母皇在位二十多年,從來是高高在上且深不可測,她的笑中有著深意,她的話中有著另一層的含義,她所做的一切沒有人不細心咀嚼,我作為她最得寵的女兒,也從未敢真真實實地猜測她的想法,對於我來說她先是皇帝才是母親。她是女皇,高高在上的女皇,一句話都是聖旨玉言,哪像今天這樣帶著深深地無奈和彷徨,甚至心痛。
母皇並沒有因為我的無禮而產生不悅,反而深深地看了我一眼,過了許久她才輕輕地說:
“戴在身上,可以護你平安。”
母皇是什麼都沒說,隻是告訴我這是護身符一類的東西,我有些失望,可是不敢在母皇麵前表示,於是匆匆謝過便要離開。畢竟我還有最重要的事情要做,至少不能成為一個男人的棋子還有棄子。
“初八就是你大婚的日子,好好把握。”
冷不防地身後傳來的母皇淡淡的聲音,然而這一切聽在我的耳朵裏卻是另一番滋味。忍不住站住,卻不敢回頭,母皇那雙平靜而有冷然的眼睛我真的害怕去看。不過最終還是咬了咬牙,回身行禮:
“是。”
說完便向逃跑一樣逃離這個禦書房。
外麵很冷,一月本就是大雪紛飛的時候,忍不住地打了個寒噤,緊了緊衣裳還是向宮外走去。隻是目光朝父妃的畢淑宮看了看,抿了抿唇,很快的便收回了視線,那個地方是狼窩。
恢宏王朝的最得聖寵的七皇女娶正夫本不是一件太大的事,皇女成年自然有了自己的府邸也該有主父。

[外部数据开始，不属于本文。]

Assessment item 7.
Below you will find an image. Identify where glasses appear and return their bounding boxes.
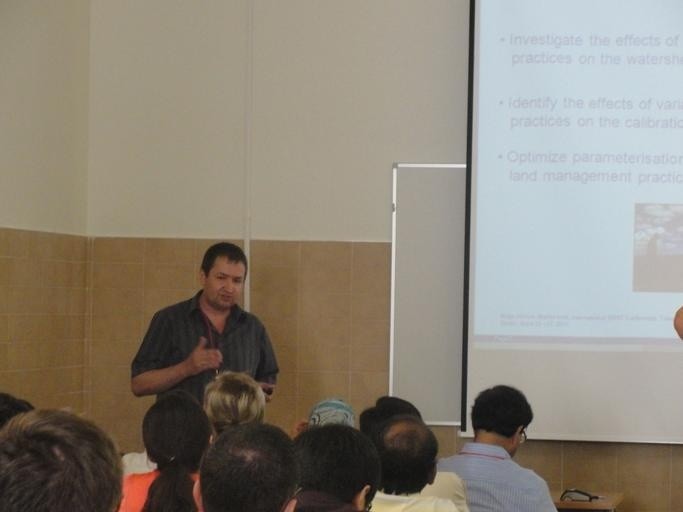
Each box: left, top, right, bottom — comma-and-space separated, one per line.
519, 430, 527, 445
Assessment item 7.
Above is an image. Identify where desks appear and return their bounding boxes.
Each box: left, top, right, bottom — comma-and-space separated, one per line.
549, 488, 626, 512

然而號稱京城一霸的我終於有了正室這不覺讓一些人鬆了口氣,畢竟有了正夫,放浪的女人總能稍微收收心的。雖然沒有到欺男霸女的地步,可是看上了什麼美人倒也沒有一個逃得了本宮的手心,前幾個月那個第一美人兼才子的安晉雅不就成了本宮的側室,我陰陰地扯了扯嘴角,邪邪的眼神中想念起這幾天被我冷落的才子美男。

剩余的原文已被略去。